Se il fragile rivela il prezioso – di Luca Grion
Divulgazione
ELZEVIRO – 22 MAGGIO 2020
Se il fragile rivela il prezioso
di Luca Grion
La fragilità del bene, oltre che titolo di un bel libro di Martha Nussbaum, sembra essere una verità esistenziale che, in questi tempi di quarantena, ha trovato conferme quanto mai persuasive.
Cosa intende la Nussbaum con quella espressione? In estrema sintesi direi così: che il bene – il bene umano – non è faccenda meramente individuale; soprattutto non è qualcosa che può essere guadagnato attraverso l'ascesi personale e posto al sicuro dai colpi della fortuna. Il bene umano, al contrario, abita "lo spazio del noi" e per questo risulta estremamente fragile. Non solo non possiamo conquistarlo con le nostre mani; non possiamo neppure avere garanzia che non ci venga sottratto.

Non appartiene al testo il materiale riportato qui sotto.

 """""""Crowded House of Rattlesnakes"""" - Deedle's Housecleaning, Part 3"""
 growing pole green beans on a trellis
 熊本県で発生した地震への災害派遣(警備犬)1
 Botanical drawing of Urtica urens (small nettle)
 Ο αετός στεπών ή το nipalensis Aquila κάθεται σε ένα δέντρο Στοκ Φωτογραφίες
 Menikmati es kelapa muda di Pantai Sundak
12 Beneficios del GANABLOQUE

Pensiamoci un attimo: il bene che calamita il nostro desiderio rimanda, in ultima istanza, a una richiesta di riconoscimento; ciò che nutre la nostra anima e rende buona la nostra vita ha sempre a che fare con il sentirsi accolti, riconosciuti, amati. E qui iniziano i problemi. Le cose, infatti, ce le possiamo procurare in modo autonomo; le relazioni, invece, richiedono il concorso delle parti e si sottraggono ad ogni logica di possesso o di conquista. Non che questo non possa accadere, ma al prezzo di violentare la relazione, riducendo l'altro a semplice cosa di cui disporre.

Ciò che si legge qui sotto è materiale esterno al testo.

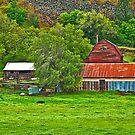 Wasco County (Oregon) Farm by Bryan D. Spellman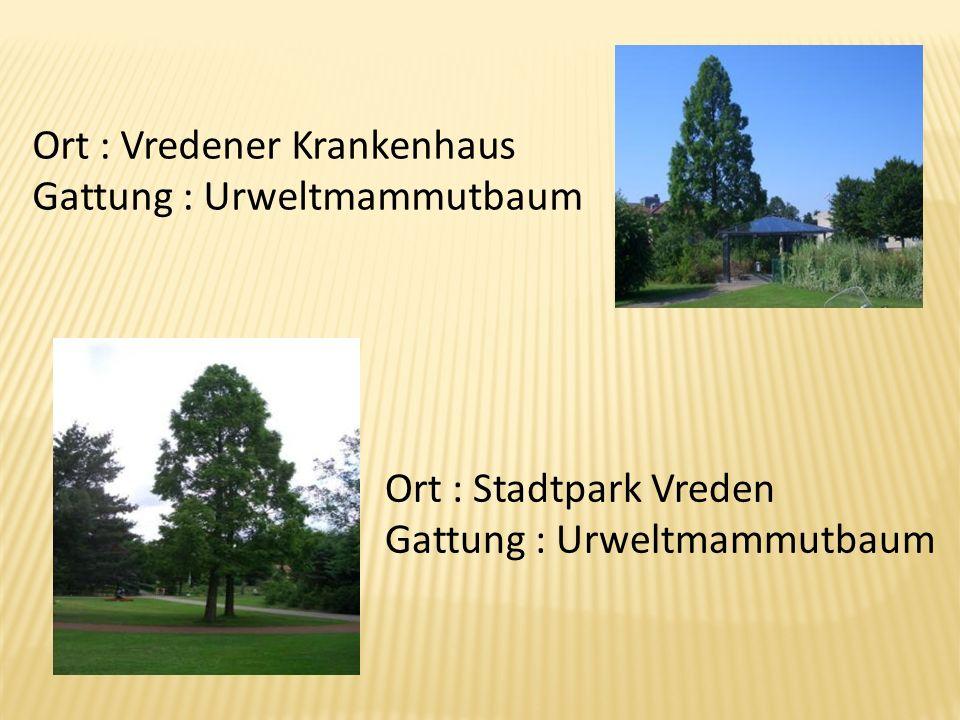 Ort : Vredener Krankenhaus Gattung : Urweltmammutbaum Ort : Stadtpark Vreden Gattung : Urweltmammutbaum
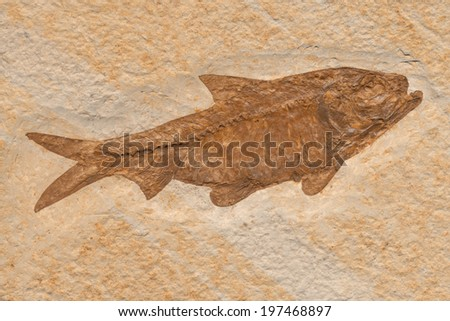 Fish fossil of the Knightia herring genus dating from the Eocene epoch.  - stock photo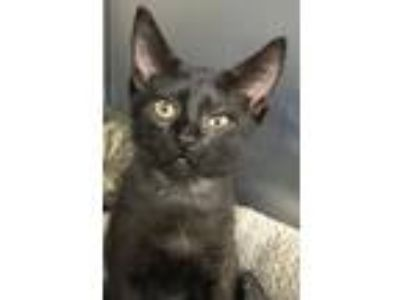 Adopt Gilly a Domestic Short Hair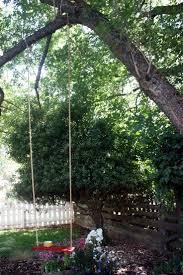 Tree Swings 76 Best Love Tree Swings Images On Pinterest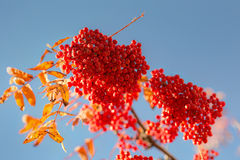 Red rowan in the autumn Royalty Free Stock Photo
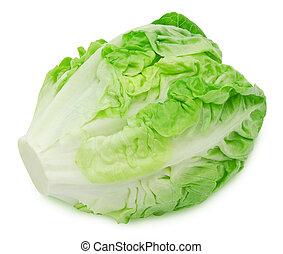 romaine, frais, salade, salade verte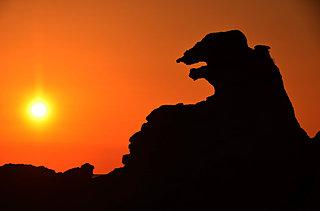 全国に複数ある名所「ゴジラ岩」。最寄りのゴジラ岩はどこ?〈レジャー特集│2018〉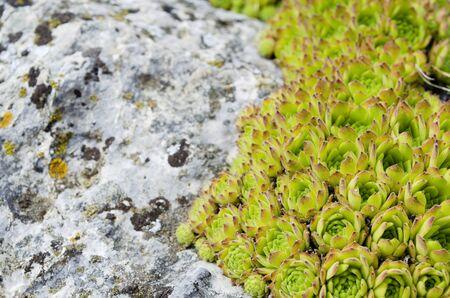 Greasy mountain plants, Houseleeks
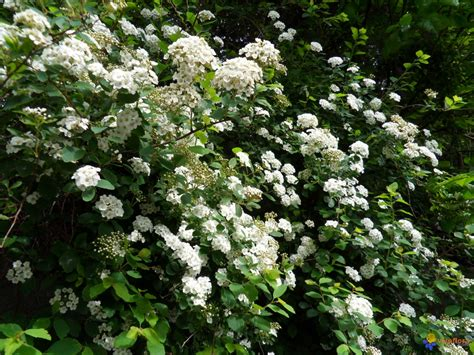 Arbuste A Fleurs by Photo Arbuste En Fleurs
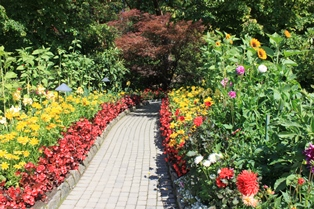 This pathway leading into the Japanese Garden is lined by an assortment of various flowers.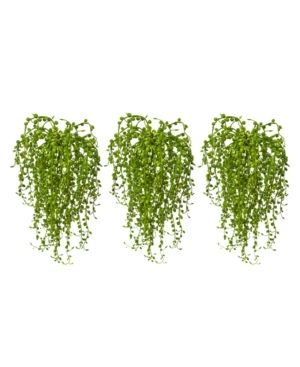 Senecio Artificial Succulent Set of 3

Il bene che vive della e nella relazione interpersonale ci espone dunque, inevitabilmente, alla ferita dell'altro. L'altro a cui chiediamo riconoscimento può rifiutare il nostro appello; e lo stesso possiamo fare noi nei confronti di chi rivolge a noi analoga richiesta. Il bene umano, alla fin fine, è inevitabilmente precario e, se vogliamo provare a goderne, dobbiamo accettare il rischio e l'incertezza che sempre accompagnano tale ricerca.
Solo teoria? Non credo. Ne ho avuto riprova anche dialogando con i ragazzi a lezione. Parlando di ciò che procura loro maggiore sofferenza in queste lunghe giornate di isolamento forzato, ho constatato che ciò ch'essi avvertono con più struggente nostalgia non sono tanto le cose a cui, a malincuore, hanno dovuto rinunciare, quanto gli affetti rimasti inaccessibili fuori dai cancelli di casa. Se poi lo sguardo passa dal male patito al bene (ri)scoperto, sono ancora le relazioni a fare la differenza all'interno dei pochi metri quadri entro i quali si vive questo tempo sospeso.
La lezione che la vita sembra suggerirci con particolare forza invita dunque a mandare in archivio la pretesa autonomia e autosufficienza di un individuo autocentrato, tutto proteso a massimizzare il proprio interesse personale e a godere del maggior numero di beni possibile. Idea che tanti danni ha fatto alla politica, all'economia e anche all'ecologia. La verità – antropologica – che questa crisi ci sta facendo riscoprire è che, per l'uomo, vivere è con-vivere e che una vita autenticamente umana richiede vicinanza, incontro, relazione. Soprattutto ci ricorda che il bene umano non è qualcosa che può essere ottenuto all'interno di una logica mercantile; non può essere comprato né messo al sicuro in cassaforte. Il bene umano, al contrario, è qualcosa di fragile e può essere sperimentato solo accettando la sfida dell'incontro, il rischio della delusione e la fatica che sempre comporta prendersi cura delle relazioni.
Concludendo: se una cosa questo tempo di quarantena ci ha regalato è l'opportunità di comprendere come l'etica della cura rappresenti il paradigma morale più convincente tra quelli attualmente in circolazione. Non è affatto detto che sia anche il più praticato, ma certo se trovasse più spazio quanto migliori sarebbero le nostre vite.